As SfL’s representatives have been championing this week in Glasgow at COP 26, the needs and capabilities of farmers, ranchers and foresters to sustainably intensify production, adapt and enhance resilience and reduce greenhouse gas emissions have been underappreciated and undervalued.
By increasing investments in agriculture, America can show the world the value of utilizing working lands to address mega-challenges like climate change. It’s time to act and show how agriculture can be enabled as a high value climate smart solution pathway.
Investments in clean energy and fighting climate change in the current measures include $320 billion in 10-year expanded tax credits for utility-scale and residential clean energy, transmission and manufacturing. It also offers $105 billion for investments and incentives to address extreme weather, such as wildfires, droughts and hurricanes that address agriculture, forestry and wetlands. A $110-billion measure would, among other expenditures fund incentives targeted to spur new domestic supply chains and technologies, like solar, batteries and advanced materials.
More than $90 billion is set aside for the measure’s agriculture provisions, including climate smart practices (the plan would pay $25 per acre for cover crops), and efforts that offer assistance for rural development and forestry.
The measure would provide $8 billion for western water infrastructure in an effort to address ongoing drought conditions there. Under the plan, investments would be made in aging infrastructure, including $1.15 billion for water storage, groundwater storage and conveyance. Funds would also be provided for water recycling, desalination, rural water projects, dam safety, the Colorado River Basin Drought Contingency plan, waterSMART grants (which includes investments to modernize existing infrastructure), watershed health and aquatic ecosystems.
The measure would set aside $960 million for biofuel infrastructure, but also revise current biofuel tax incentives for biofuels. The plan would continue the $1-per-gallon tax credit for biodiesel and renewable diesel through 2026, then replace it with a low-carbon fuel credit extended to sustainable aviation fuel (SAF) and advanced biofuels, including ethanol produced with carbon-capture technology.

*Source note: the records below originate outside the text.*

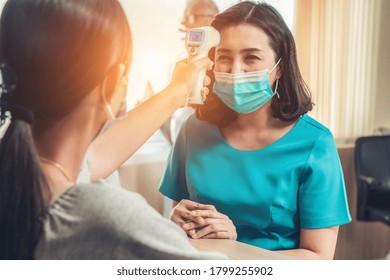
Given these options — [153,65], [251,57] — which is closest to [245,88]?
[251,57]

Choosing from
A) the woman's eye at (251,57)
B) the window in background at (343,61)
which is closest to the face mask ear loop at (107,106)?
the woman's eye at (251,57)

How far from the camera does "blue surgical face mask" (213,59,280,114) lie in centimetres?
109

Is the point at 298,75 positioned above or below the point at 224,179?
above

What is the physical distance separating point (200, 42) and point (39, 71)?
391 millimetres

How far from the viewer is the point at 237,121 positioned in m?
1.16

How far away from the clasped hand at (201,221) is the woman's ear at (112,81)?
0.33 m

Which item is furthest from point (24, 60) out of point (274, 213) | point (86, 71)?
point (274, 213)

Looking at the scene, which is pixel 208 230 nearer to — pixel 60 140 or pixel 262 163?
pixel 262 163

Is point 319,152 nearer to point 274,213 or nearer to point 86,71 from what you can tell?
point 274,213

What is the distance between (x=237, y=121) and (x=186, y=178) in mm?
171

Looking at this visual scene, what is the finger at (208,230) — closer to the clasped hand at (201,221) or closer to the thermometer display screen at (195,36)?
the clasped hand at (201,221)

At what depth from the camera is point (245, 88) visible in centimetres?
109

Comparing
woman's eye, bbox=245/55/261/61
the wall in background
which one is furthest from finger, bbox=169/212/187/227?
the wall in background
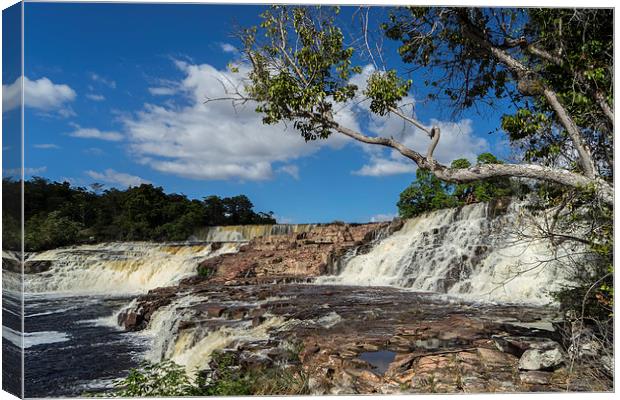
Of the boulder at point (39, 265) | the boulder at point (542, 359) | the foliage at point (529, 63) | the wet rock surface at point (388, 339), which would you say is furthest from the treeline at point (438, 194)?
the boulder at point (39, 265)

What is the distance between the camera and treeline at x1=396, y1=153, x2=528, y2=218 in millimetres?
7333

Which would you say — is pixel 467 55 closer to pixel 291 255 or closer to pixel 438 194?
pixel 438 194

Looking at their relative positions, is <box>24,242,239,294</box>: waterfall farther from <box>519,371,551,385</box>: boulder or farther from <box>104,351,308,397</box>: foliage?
<box>519,371,551,385</box>: boulder

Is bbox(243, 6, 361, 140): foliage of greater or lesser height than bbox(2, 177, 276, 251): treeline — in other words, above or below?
above

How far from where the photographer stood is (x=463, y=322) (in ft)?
16.7

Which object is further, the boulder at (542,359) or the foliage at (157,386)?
the boulder at (542,359)

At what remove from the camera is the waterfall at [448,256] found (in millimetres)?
7621

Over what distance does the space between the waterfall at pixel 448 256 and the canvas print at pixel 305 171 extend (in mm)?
91

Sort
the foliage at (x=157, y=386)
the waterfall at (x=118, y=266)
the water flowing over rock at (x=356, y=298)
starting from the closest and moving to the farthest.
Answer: the foliage at (x=157, y=386) → the water flowing over rock at (x=356, y=298) → the waterfall at (x=118, y=266)

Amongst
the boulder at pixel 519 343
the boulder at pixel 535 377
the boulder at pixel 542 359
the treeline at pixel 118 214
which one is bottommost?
the boulder at pixel 535 377

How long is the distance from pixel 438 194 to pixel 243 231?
2.92 metres

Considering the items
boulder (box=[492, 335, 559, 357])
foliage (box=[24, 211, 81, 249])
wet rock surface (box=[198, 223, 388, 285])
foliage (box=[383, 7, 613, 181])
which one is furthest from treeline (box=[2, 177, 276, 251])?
boulder (box=[492, 335, 559, 357])

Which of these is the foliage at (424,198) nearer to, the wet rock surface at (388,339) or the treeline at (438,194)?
the treeline at (438,194)

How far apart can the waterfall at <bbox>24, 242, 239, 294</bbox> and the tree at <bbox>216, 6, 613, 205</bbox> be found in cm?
453
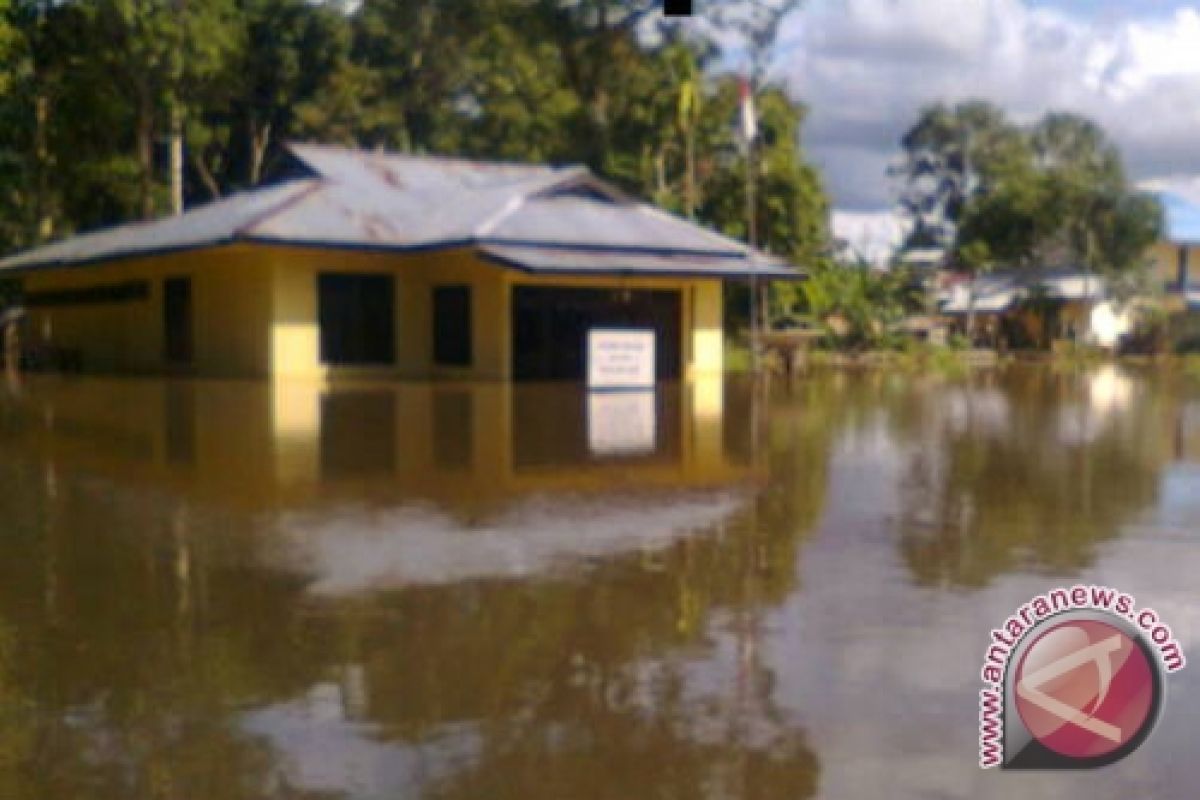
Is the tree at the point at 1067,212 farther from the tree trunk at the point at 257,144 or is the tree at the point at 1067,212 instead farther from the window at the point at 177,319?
the window at the point at 177,319

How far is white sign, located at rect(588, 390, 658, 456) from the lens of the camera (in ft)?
41.1

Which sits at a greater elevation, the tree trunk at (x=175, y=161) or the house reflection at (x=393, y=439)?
the tree trunk at (x=175, y=161)

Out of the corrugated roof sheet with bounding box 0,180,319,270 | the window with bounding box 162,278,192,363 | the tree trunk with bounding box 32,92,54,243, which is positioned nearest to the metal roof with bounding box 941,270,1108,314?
the corrugated roof sheet with bounding box 0,180,319,270

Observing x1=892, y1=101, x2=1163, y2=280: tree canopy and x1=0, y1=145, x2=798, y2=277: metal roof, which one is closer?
x1=0, y1=145, x2=798, y2=277: metal roof

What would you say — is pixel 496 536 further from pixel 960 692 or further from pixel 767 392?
pixel 767 392

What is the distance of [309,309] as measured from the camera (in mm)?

The reduced package still offers big jumps in spending for farm bill conservation programs such as the Environmental Quality Incentives Program (EQIP), which provides financial and technical assistance to producers and non-industrial forest managers to address natural resource concerns. EQIP aims to deliver environmental benefits such as improved water and air quality, conserved ground and surface water, increased soil health and reduced soil erosion and sedimentation, improved or created wildlife habitat, and mitigation against drought and increasing weather volatility.
Also boosted in the plan is money for the Conservation Stewardship Program, which helps build on existing conservation efforts, including efforts to improve grazing conditions, increase crop resiliency, or develop wildlife habitat. The program helps operators identify natural resource problems and provide technical and financial assistance to address those problems, such as soil loss, excess water, airborne soil particles and greenhouse gas emissions (GHGs).
SfL commends the Biden administration and congressional leaders for acknowledging our long-held belief that agriculture can lead the fight to stem climate change and provide solutions to many other equally important global sustainable development goals. SfL urges stakeholders to tell lawmakers to retain provisions in both of these coupled measures that would incentivize growers to implement climate smart agriculture and forestry practices that sequester carbon, reduce emissions, enhance delivery of ecosystem services and create new and better market opportunities for rural America.